In the plot below, we ablate the decision to include proprioception (robot joint states) as input to our robot policy, and plot the 1X World Model predicted success rate for each checkpoint. We then run real world evaluation on the most and least promising checkpoints according to 1XWM. We find that there is indeed a correlation between the predicted success rates and the true task scores. This allows us to make a likely forecast that proprioception improves policy performance.

Given a true real-world success rate gap of 15% between two policies, a World Model with 70% accuracy can accurately predict the better policy with 90% success.

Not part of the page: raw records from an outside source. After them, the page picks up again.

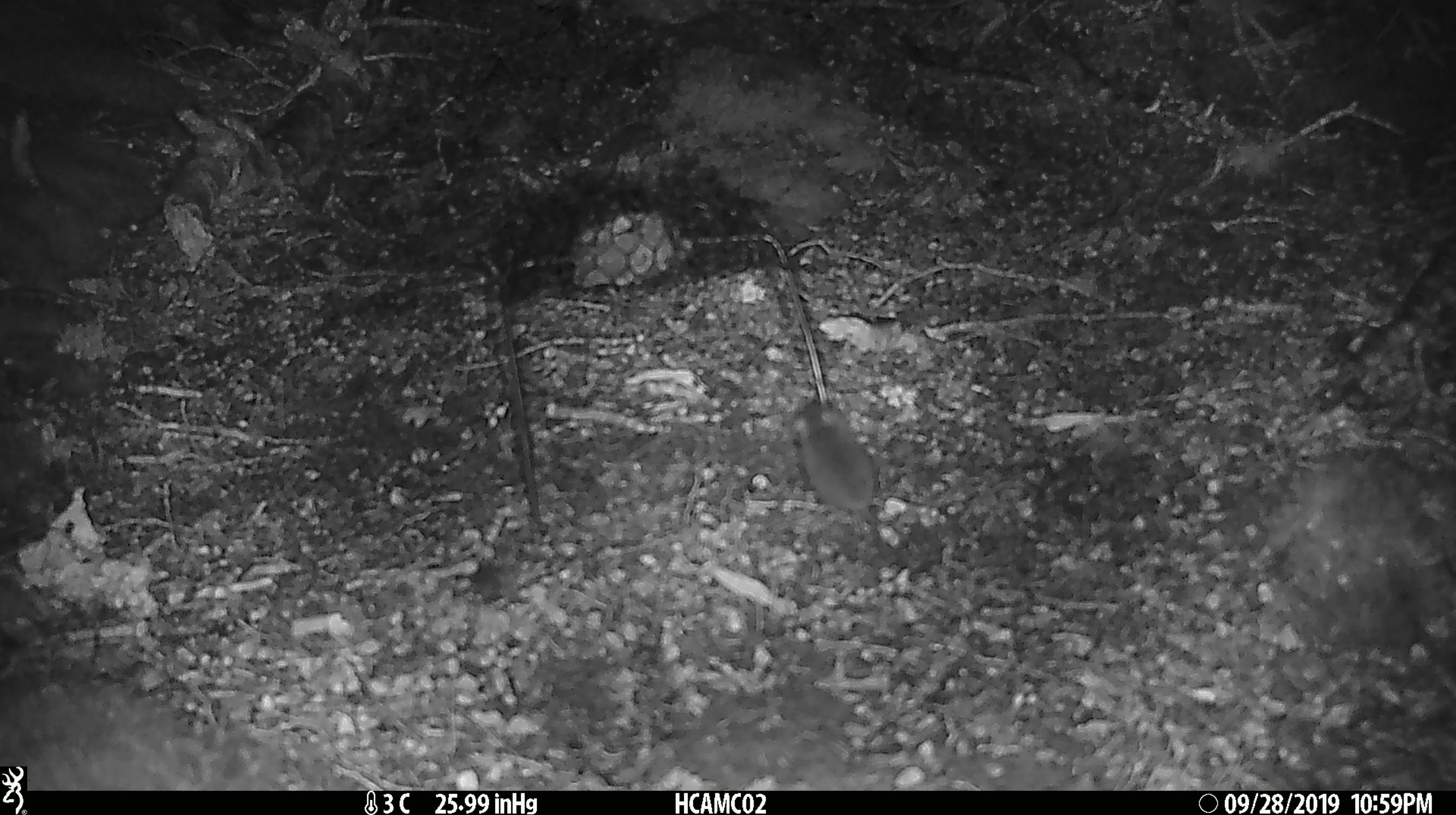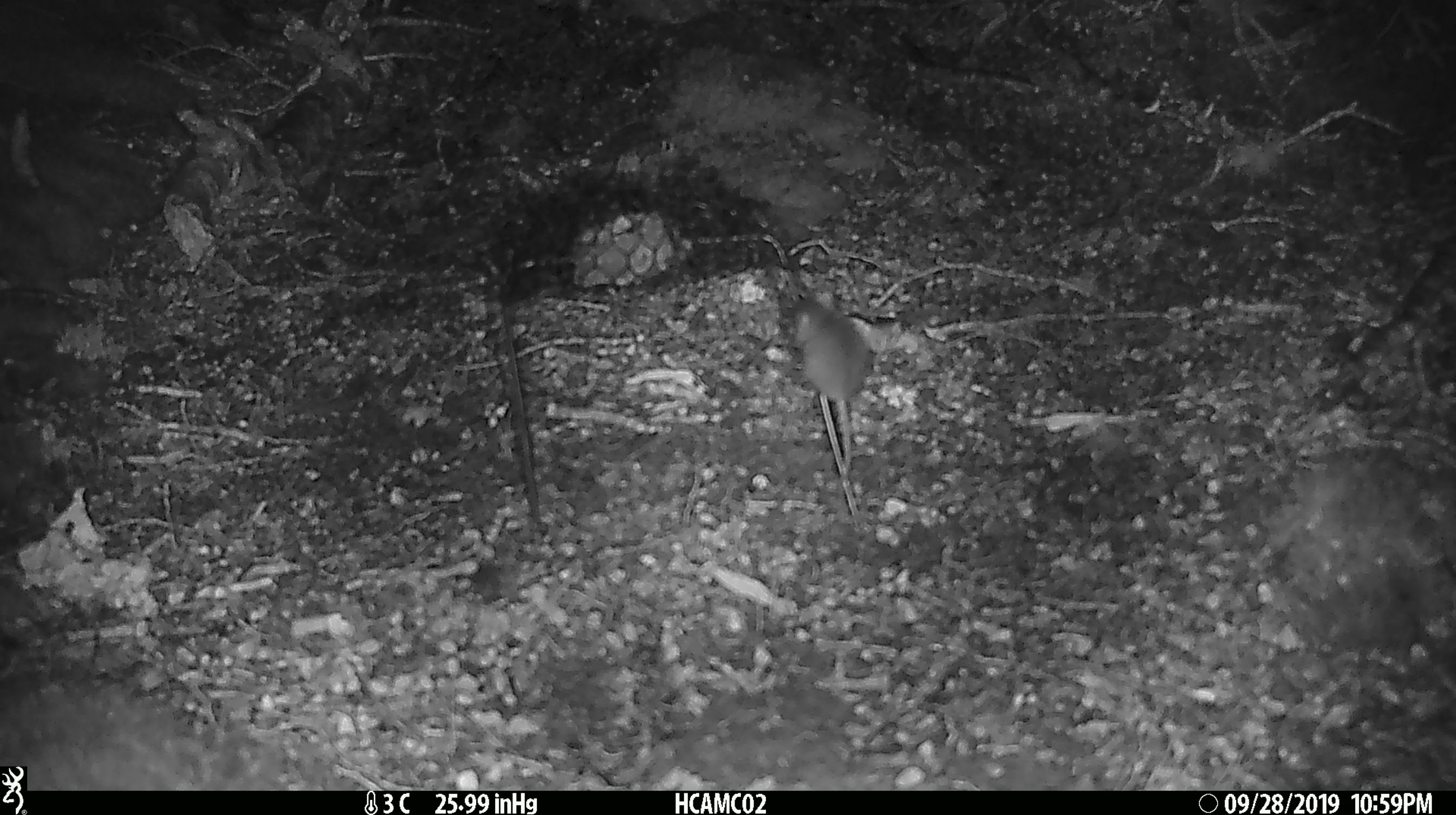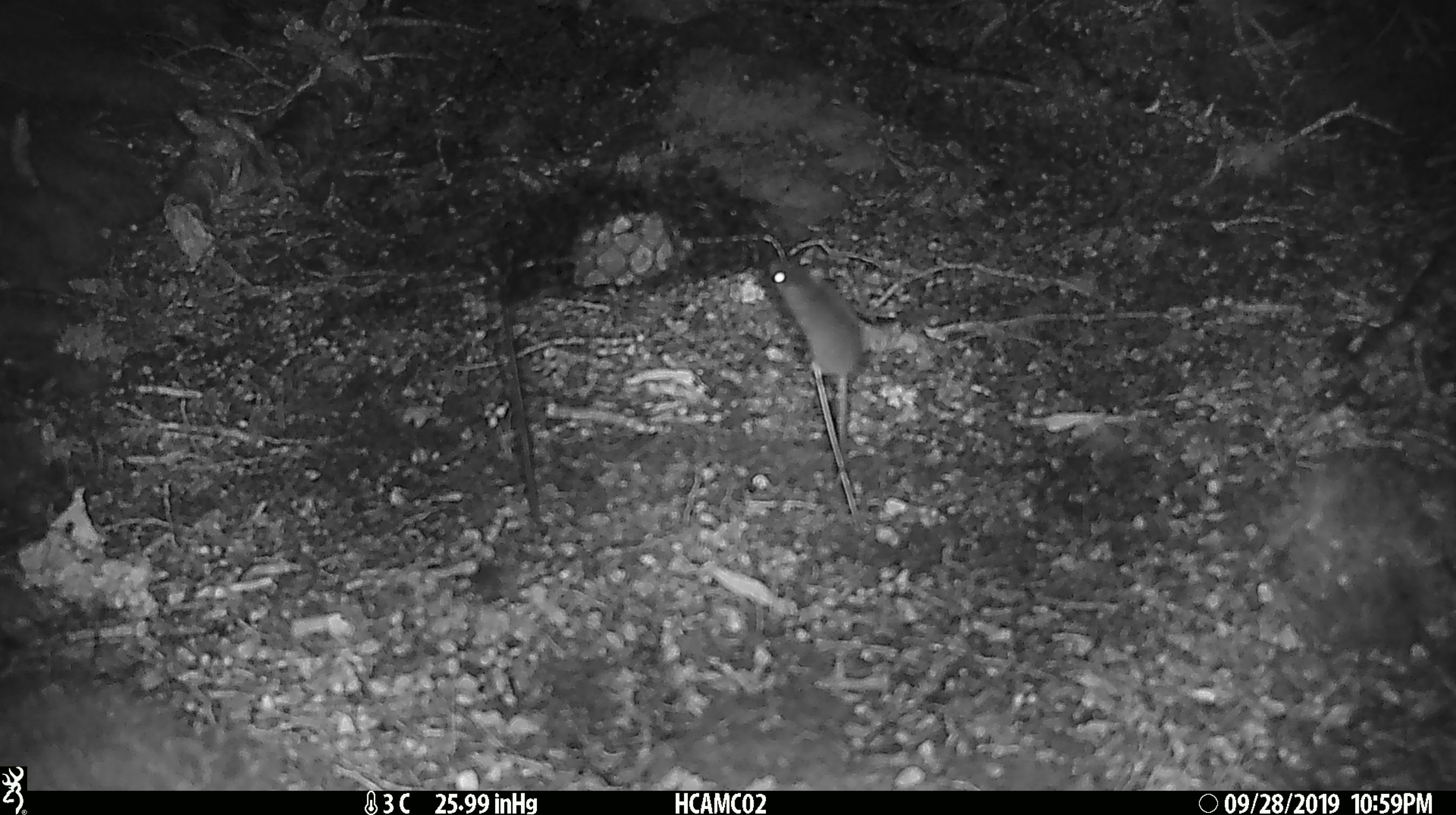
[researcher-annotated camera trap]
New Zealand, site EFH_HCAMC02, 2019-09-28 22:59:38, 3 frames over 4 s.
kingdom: Animalia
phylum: Chordata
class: Mammalia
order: Rodentia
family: Muridae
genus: Mus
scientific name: Mus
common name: mouse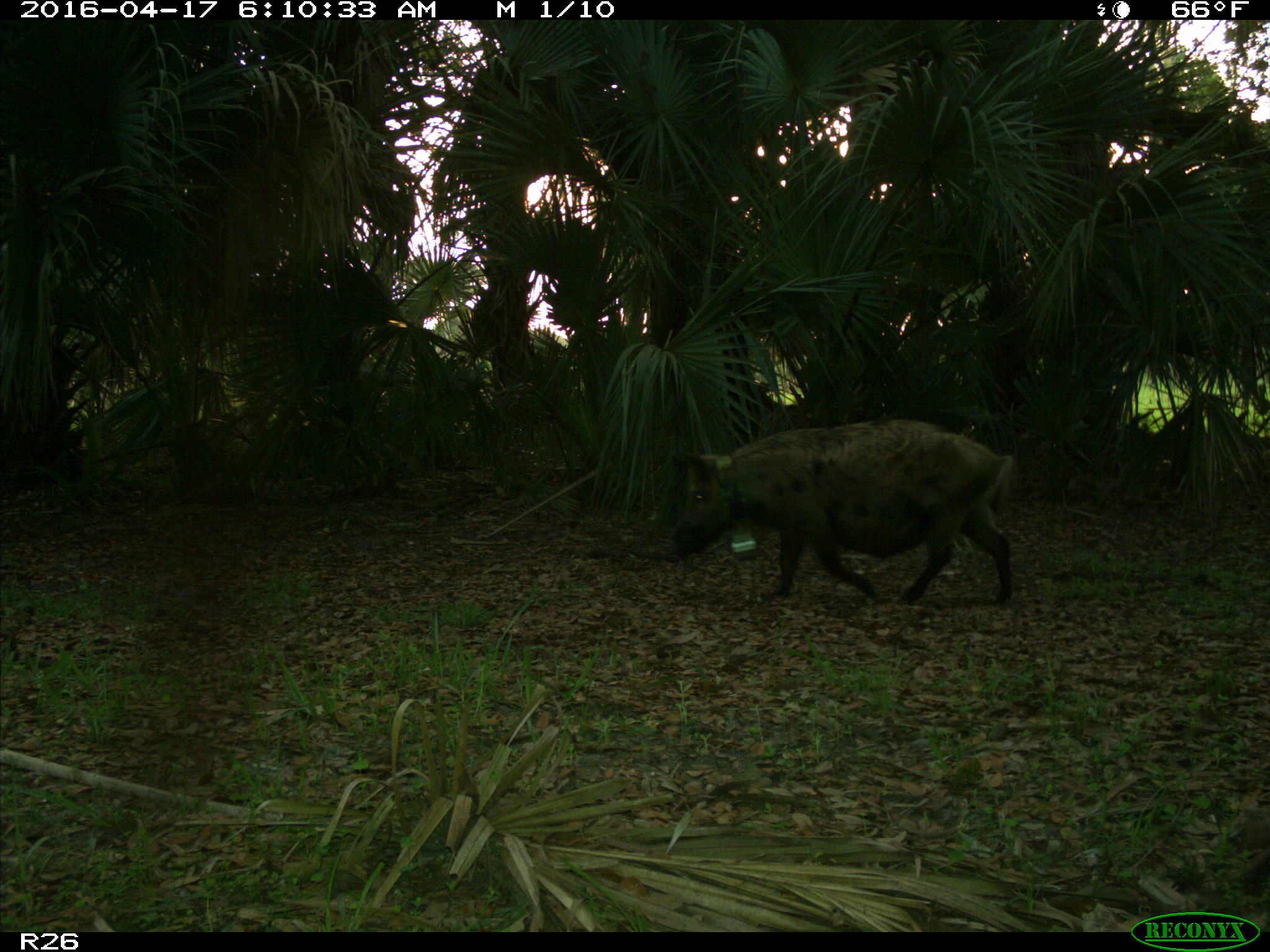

Given that we see a consistent predicted performance gap across checkpoints, and that we can evaluate policies on identical starting states, we can be even more confident in such a verdict.

As another experiment, we compare using two different image encoders for a policy. We compare the most promising predicted checkpoints from both policies, and see that the predicted better ViT-L model does indeed perform better in the real world. For more experiments, see our technical report.

Failure Modes

As we deploy robots in home, we will need to move away from task-specific evaluation and towards production-level evaluation, capable of handling a wider, more ambiguous array of full-body manipulation tasks and objects. Improving the generalization capability and accuracy of 1XWM will be the
first step towards this goal.

Conclusion

We've shown promising results in scaling up the 1X World Model (1XWM) to predict the future. As we increase the amount of training compute and real world NEO data, 1XWM's accuracy of predicting whether NEO accomplishes a task also increases.

The implications of accurate hallucinated rollouts extend far beyond rigorous evaluation for humanoid robots. Consider the implications of what happens when the data generated by 1XWM – the joint distribution over all the sensor readings and actions observed by the robot – become indistinguishable from the real data. This moment has already happened for LLMs, and we think that it will also soon be true for synthetic robotics data. Data and evals are the cornerstone of solving autonomy, and 1XWM provides a unified path for tackling both challenges.